Forenwriter schrieb:


> @ Richi ja aber die nehmen GELD kein gold...
> das mit aq war schon dreist aber rollenspieltechnisch vielleicht zurecht fertigen...
> hmmm alle ban^^
> 
> ...


Ich weis nicht ihr beiden.
Sie gehn vermutlich eh BT rein ob sich jetzt einer den Raidplatz kauft oder nicht. Wenn man sich jetzt ernsthaft darüber Aufregen möchte, dann sind wir bald soweit das niemand mit WoW einen Euro machen darf. Wie gesagt auch für Gold werden Euros gezahlt, also ist 1g auch was in Euro wert. Wenn sich wer für das ziehen durch eine Ini mit Gold bezahlen lässt ist das erst mal nichts anderes als das was die Affenjungs machen.
Wie die einzelnen Gilden/Clans ihre Euro verdienen ist doch erst mal deren Sache, Blizz hat doch wohl eher kein Problem mit, und wenn die Gilden derjenigen die sich hier darüber auslassen auch so iht Geld machen möchten dann bietet doch einfach den BTraid für weniger an, dann macht ihr das Geschäft und ich glaube nicht das ihr das Geld der Caritas spenden werdet. Und was die Steuern angeht ist das eher ein Problem des Finanzamtes als eins für Blizz.


----------



## suppaRichie (12. Dezember 2007)

Tevik schrieb:


> die bots werden vielleicht gebannt ja, aber nicht die chinafarmer oder accountverkaufer, obwohl diese ganz klar gegen die agbs verstossen (stichwort accountsharing)
> 
> [edit] sry falsch verstanden, dachte die rede sei von farmbots, denn ob die spammbots gebannt werden wage ich zu bezweifeln, oder des sind nur gastaccounts, was einen bann nicht sehr effektiv machen würde, da sie sich sofort nen neuen gastacc erstellen können


Das mit den Spambots ist ja leider so das diese Chars meist schon gelöscht sind bevor man sie bannen kann. Versuch einfach mal nach einem Spam die Chars auf igno zu stellen. Die gibts da meist schon nicht mehr. Man kann sie melden aber ich merke es ja das in SW immer wieder ein Goldspamer Spawnt immer wieder mit neuem Namen.... der wird auch bestimmt gemeldet aber irgendwie kommt er doch immer wieder an den GMs vorbei.


----------



## Forenwriter (12. Dezember 2007)

@ supparichie... trotzdem sie gehören alleine schon gebannt weil sie durch blizz sein produkt geld machen...
da sind sie denke mal schon verpflichtet was an blizz dafür bezahln (auch wenn ich es nich toll finden würde würde blizz das untersützen)

und ja ingame golde wäre noch einigermaßen tragbar... eig als community sollte man es ejden umsonst anbieten.. zumal ein schlecht euipter dd nich so auffallen würde^^ also wäre es keine große mehr arbeit für di raids^^ aber wie vorher erwähnt  der gildenname sagt schon alles

PS: auch für gold wird geld bezahlt? ja natürlich es ist aber untersagt also keine gute antwort drauf stüztzt eher unsere argumente...

◆ Erfasste Daten:
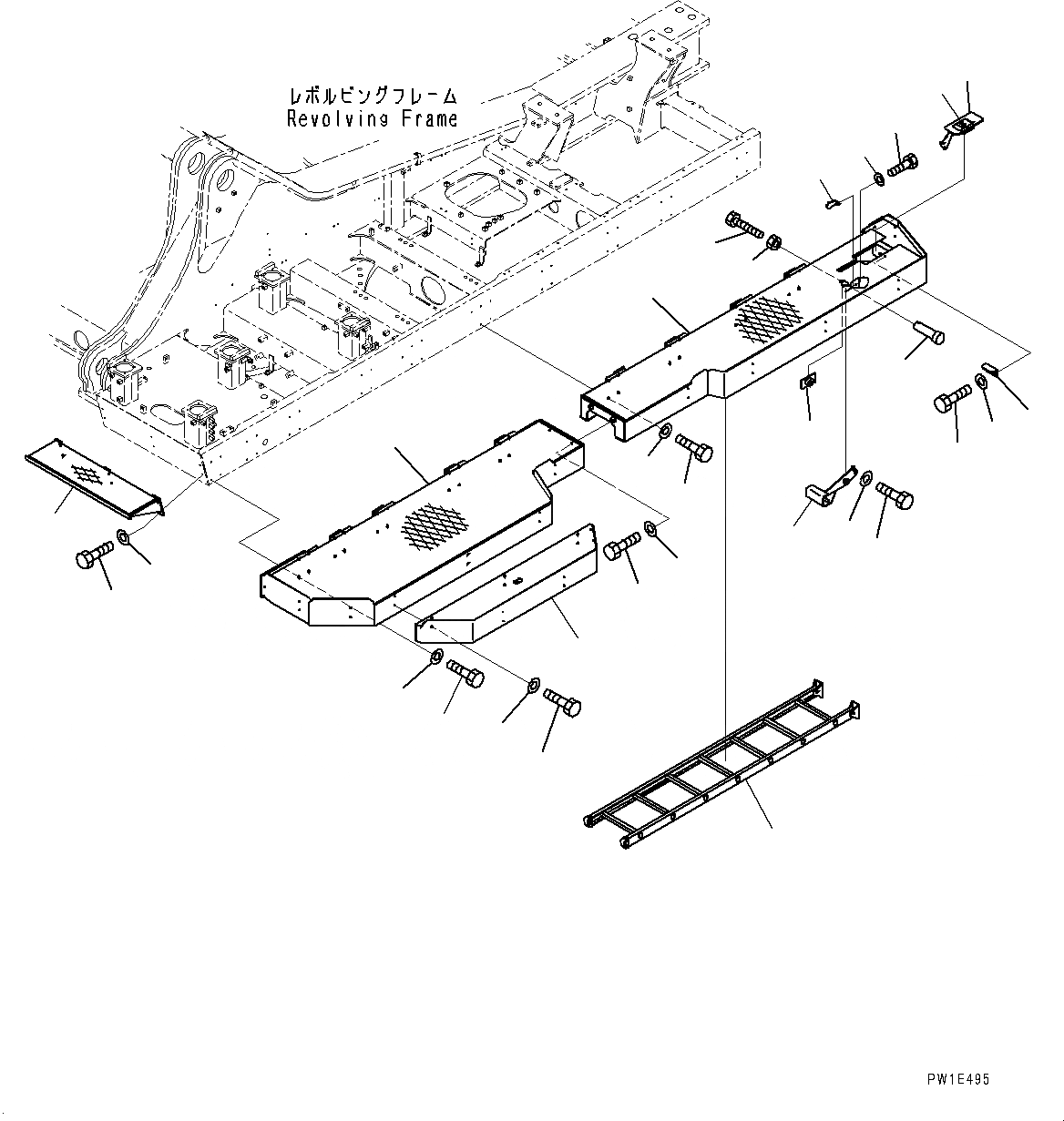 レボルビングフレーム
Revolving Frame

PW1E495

* * *

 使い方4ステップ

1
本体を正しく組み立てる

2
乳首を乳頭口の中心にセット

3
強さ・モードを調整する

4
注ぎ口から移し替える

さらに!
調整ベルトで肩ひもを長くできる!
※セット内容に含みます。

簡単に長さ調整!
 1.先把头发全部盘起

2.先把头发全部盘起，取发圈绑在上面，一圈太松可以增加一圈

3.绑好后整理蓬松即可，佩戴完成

==

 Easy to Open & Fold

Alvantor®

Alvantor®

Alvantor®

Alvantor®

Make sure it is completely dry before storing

◆ Aufgabe: Was ist laut dem Auszug mit den Chars der Spambots meist schon geschehen, bevor man sie bannen kann? Die Zeilen braucht man hier nicht.

◆ Antwortfeld: Sie sind meist schon gelöscht.